Built to Last de Meg Stuart : un voyage aux confins de l’histoire humaine

En 1968, Andy Warhol promettait à chacun quinze minutes de célébrité. Aujourd’hui, cinquante ans plus tard, les réseaux sociaux et la reconnaissance généralisée feraient presque espérer quinze minutes d’anonymat. Chorégraphe américaine installée en Europe (Bruxelles et Berlin), Meg Stuart propose ainsi un voyage à travers l’aventure humaine, en prenant la musique comme viatique. Pourquoi un tel périple ? Pour mieux souligner la charnière entre unisson et individualité. Notant que les sociétés humaines ont graduellement abandonné les utopies collectivistes, pour se replier sur les droits individuels, Meg Stuart propose une réflexion chorégraphique autour du rassemblement. Avec une sélection musicale mobilisant des compositions fédératrices, conçues pour créer une énergie d’émulation autour d’un idéal commun. De Maître Pérotin à Ludwig van Beethoven, plus qu’un outil de distinction sociale, ces œuvres ont d’abord été composées pour réunir, relier. Une arme à double tranchant, quand la musique devient outil de manipulation des masses.

Par la danse s’approprier des monuments musicaux, de Pérotin à Meredith Monk

À la base de Built to Last, il y a le postulat du philosophe slovène Slavoj Žižek. Pour qui la musique demeure ambiguë quant à ses utilisations. Si une certaine musique peut être mise au service d’objectifs diaboliques, l’instant suivant elle pourra servir le bien commun. Ou non. Et en tant que vecteur expressif des passions les plus fondamentales, elle constitue toujours un danger potentiel. Explorant ce pouvoir ambivalent, Meg Stuart déploie une scène où gravite un système solaire suspendu. Avec un squelette de dinosaure, en kit et en contreplaqué, en guise de figure tutélaire.
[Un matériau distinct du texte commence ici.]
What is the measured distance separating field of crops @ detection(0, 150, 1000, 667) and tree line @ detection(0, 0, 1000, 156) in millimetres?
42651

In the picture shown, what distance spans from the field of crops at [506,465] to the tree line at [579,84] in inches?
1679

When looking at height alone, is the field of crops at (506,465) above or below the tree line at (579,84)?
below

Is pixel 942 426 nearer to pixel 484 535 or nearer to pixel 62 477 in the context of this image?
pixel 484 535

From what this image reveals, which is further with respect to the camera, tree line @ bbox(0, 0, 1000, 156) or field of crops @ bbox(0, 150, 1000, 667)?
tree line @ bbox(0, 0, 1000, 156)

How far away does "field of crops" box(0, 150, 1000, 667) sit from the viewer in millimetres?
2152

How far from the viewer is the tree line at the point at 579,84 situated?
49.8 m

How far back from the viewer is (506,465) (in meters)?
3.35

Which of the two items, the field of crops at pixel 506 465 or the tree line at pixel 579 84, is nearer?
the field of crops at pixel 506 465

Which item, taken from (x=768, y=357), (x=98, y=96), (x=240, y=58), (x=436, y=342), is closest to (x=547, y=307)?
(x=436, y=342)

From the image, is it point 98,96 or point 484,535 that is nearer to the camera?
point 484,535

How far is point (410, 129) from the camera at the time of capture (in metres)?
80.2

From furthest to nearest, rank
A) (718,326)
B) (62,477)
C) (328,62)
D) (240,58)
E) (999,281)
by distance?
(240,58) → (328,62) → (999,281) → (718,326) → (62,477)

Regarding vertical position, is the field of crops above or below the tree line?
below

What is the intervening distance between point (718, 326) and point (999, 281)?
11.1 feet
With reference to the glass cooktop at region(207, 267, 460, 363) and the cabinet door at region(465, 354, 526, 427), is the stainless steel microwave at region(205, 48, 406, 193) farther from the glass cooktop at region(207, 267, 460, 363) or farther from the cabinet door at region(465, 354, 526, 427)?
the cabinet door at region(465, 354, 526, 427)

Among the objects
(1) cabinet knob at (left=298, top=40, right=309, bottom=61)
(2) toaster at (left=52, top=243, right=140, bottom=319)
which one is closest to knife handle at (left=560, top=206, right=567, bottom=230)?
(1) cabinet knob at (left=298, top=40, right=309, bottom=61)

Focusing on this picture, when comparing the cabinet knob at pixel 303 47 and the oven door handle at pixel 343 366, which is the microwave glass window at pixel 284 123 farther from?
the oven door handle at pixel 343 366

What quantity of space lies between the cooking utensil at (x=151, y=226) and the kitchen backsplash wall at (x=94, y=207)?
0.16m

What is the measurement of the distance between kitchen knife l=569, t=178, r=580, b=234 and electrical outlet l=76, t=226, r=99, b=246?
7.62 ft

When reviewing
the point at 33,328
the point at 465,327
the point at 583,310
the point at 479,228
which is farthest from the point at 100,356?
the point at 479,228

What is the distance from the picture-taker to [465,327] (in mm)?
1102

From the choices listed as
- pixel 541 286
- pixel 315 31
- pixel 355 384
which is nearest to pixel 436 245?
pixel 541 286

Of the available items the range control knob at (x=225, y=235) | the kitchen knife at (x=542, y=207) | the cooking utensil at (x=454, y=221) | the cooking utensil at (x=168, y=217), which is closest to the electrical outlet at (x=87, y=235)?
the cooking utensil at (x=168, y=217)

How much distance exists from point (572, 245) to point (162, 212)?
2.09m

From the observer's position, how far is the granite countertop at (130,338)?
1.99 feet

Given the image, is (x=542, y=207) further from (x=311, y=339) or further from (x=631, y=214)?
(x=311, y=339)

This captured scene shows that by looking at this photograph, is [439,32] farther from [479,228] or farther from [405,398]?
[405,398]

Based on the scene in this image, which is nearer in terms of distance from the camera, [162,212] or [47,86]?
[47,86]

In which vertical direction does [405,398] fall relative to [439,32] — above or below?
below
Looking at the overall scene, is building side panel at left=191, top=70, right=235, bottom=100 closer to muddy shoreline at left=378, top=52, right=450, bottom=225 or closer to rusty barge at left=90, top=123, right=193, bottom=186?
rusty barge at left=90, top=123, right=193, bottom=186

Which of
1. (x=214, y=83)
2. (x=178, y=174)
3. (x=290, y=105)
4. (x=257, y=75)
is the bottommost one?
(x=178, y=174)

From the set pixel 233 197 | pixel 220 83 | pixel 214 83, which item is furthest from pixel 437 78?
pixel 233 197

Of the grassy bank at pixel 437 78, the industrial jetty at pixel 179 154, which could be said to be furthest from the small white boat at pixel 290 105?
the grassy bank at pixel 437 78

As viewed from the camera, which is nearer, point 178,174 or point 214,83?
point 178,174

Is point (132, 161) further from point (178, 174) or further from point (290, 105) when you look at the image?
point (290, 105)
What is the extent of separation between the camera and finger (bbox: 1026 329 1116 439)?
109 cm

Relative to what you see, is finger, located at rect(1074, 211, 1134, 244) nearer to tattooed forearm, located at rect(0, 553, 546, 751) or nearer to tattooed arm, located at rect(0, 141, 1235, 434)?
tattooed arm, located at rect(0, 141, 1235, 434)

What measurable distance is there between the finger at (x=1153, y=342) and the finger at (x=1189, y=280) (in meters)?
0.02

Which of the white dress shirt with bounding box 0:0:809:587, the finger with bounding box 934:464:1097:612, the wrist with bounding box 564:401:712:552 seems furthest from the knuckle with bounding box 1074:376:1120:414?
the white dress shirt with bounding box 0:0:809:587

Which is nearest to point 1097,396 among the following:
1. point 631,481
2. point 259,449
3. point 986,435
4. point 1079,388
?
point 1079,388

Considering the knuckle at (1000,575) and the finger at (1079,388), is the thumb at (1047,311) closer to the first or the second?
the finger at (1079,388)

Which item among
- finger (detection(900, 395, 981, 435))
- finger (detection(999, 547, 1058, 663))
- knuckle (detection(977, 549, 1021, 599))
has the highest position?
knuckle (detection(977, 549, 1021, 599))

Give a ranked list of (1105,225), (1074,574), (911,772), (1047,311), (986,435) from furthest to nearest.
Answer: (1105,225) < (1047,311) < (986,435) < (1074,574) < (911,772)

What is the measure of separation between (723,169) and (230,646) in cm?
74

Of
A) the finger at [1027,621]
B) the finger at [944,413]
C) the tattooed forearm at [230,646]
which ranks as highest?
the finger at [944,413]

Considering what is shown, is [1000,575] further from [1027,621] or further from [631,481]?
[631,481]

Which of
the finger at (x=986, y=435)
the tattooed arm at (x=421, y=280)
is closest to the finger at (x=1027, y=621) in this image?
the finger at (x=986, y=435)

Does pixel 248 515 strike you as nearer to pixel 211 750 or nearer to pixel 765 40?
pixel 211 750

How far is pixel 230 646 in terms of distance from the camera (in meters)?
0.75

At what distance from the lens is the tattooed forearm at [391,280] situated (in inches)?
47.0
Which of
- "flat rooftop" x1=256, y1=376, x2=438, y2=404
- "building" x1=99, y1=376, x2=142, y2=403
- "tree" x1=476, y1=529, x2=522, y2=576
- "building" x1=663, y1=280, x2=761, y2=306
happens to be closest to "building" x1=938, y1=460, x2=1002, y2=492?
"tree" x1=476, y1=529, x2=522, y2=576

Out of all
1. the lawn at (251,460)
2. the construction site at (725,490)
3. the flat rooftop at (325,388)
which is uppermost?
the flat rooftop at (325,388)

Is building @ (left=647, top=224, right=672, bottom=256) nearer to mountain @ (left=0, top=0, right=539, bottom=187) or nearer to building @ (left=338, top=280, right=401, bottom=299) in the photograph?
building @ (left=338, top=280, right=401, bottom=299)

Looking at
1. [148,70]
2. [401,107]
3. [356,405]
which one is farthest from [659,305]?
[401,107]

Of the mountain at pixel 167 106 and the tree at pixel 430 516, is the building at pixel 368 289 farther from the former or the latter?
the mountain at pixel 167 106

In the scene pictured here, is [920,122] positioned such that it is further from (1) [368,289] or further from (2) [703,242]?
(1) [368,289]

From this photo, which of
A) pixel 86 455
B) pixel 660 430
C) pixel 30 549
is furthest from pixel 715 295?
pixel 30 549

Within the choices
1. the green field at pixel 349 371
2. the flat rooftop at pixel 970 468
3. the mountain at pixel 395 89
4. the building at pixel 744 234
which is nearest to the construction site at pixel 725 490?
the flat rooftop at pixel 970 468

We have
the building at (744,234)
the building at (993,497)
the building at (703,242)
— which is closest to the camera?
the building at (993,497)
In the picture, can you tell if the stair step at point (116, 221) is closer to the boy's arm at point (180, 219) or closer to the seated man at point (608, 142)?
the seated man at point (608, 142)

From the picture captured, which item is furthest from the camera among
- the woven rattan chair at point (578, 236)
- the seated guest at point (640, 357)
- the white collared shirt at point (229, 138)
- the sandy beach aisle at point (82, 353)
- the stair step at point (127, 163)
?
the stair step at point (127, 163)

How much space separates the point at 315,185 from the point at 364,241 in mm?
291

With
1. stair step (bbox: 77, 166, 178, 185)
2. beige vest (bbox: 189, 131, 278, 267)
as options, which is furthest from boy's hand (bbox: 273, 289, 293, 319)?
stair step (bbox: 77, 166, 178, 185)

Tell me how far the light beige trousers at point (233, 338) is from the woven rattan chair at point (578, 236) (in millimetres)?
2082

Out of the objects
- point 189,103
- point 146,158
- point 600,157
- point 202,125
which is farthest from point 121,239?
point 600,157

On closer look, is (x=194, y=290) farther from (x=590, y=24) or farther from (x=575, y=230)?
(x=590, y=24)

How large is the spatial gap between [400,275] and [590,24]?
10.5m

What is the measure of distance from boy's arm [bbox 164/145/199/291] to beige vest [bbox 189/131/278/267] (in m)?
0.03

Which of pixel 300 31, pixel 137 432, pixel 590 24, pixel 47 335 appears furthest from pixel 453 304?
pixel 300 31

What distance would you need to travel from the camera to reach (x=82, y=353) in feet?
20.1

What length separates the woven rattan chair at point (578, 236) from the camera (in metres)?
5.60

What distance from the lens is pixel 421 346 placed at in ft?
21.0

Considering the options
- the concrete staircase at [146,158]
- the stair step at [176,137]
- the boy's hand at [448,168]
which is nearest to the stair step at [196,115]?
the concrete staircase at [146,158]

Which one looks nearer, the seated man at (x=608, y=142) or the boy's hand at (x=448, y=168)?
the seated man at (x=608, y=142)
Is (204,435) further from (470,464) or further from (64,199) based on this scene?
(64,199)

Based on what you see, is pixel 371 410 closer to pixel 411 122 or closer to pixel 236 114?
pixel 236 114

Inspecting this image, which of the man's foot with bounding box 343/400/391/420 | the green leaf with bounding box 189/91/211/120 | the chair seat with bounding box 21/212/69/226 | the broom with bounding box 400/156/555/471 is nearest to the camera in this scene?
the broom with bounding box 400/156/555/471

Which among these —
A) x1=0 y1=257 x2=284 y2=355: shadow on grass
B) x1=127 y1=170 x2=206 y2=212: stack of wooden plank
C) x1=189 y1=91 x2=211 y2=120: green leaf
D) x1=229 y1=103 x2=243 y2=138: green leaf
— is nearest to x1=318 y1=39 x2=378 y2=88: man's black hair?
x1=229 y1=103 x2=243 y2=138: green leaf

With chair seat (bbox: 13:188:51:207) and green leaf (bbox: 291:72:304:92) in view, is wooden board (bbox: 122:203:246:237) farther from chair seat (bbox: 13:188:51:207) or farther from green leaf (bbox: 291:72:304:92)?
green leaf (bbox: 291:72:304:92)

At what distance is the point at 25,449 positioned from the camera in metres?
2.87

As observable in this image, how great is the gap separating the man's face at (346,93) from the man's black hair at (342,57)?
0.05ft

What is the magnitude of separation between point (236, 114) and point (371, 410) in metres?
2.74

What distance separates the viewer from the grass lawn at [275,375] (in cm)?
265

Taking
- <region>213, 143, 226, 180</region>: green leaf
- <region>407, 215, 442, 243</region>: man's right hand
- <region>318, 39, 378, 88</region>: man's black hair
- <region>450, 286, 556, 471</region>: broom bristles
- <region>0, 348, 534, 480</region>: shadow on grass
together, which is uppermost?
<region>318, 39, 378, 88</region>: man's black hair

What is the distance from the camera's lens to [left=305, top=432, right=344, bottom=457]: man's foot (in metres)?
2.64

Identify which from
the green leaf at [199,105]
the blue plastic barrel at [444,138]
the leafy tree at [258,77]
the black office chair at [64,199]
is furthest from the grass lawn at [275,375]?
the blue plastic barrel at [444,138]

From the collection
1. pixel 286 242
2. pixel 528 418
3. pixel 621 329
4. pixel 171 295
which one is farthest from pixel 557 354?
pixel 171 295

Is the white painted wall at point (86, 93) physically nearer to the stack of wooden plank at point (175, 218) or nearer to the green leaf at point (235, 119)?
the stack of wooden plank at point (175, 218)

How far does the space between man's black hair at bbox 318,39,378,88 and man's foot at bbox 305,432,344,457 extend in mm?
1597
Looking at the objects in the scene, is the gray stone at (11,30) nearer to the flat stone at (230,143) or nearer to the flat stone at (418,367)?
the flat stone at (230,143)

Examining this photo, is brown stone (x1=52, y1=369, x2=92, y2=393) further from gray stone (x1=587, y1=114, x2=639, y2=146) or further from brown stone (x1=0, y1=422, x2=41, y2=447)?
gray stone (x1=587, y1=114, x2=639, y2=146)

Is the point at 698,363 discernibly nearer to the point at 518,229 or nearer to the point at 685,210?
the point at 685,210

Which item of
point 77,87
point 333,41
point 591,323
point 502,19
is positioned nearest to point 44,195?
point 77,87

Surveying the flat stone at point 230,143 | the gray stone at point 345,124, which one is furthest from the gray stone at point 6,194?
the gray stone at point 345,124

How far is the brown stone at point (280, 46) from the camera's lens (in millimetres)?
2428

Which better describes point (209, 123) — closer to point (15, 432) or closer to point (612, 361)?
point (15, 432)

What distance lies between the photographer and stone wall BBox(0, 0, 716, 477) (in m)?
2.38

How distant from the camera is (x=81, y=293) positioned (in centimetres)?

Tandis que les danseurs, avec leurs morphologies plus proches de la diversité ordinaire que de la statuaire grecque sur piédestal, s’approprient ses musiques monumentales. Par la danse, Built to Last compose ainsi un voyage dans l’histoire humaine. Une rencontre chorégraphique entre le trivial et l’éternité, là où les gestes s’emplissent de grandiose.